- [Instructions for the task]: Print the line that has "family: Sciuridae" in it, then every remaining line of the data, exactly and without anything extra.

- [Records to process]:

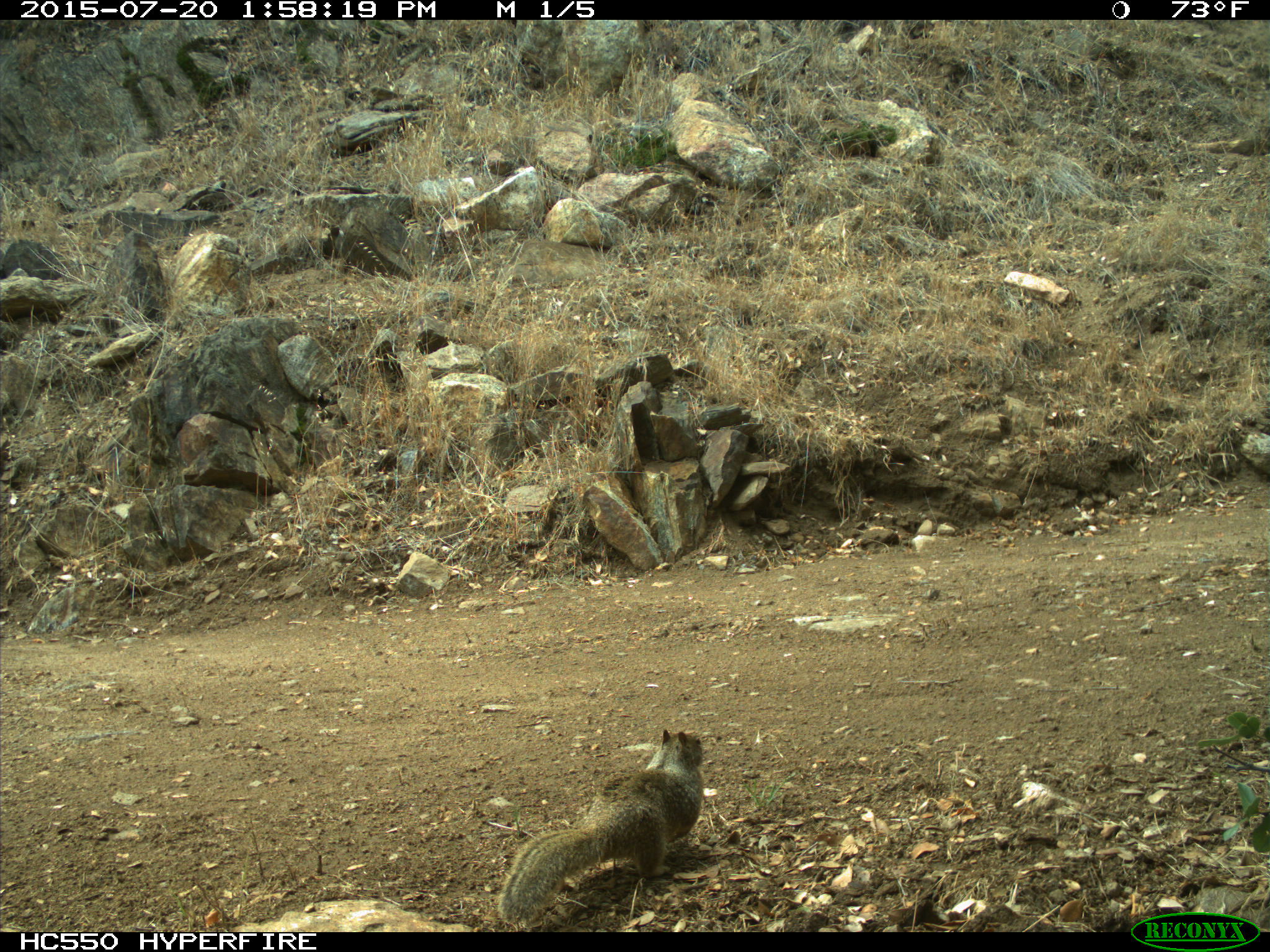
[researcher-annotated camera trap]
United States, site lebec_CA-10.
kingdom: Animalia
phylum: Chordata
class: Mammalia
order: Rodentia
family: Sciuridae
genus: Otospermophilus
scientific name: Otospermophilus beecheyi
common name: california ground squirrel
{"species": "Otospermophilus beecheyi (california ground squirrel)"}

- [Answer to this problem]:
family: Sciuridae
genus: Otospermophilus
scientific name: Otospermophilus beecheyi
common name: california ground squirrel
{"species": "Otospermophilus beecheyi (california ground squirrel)"}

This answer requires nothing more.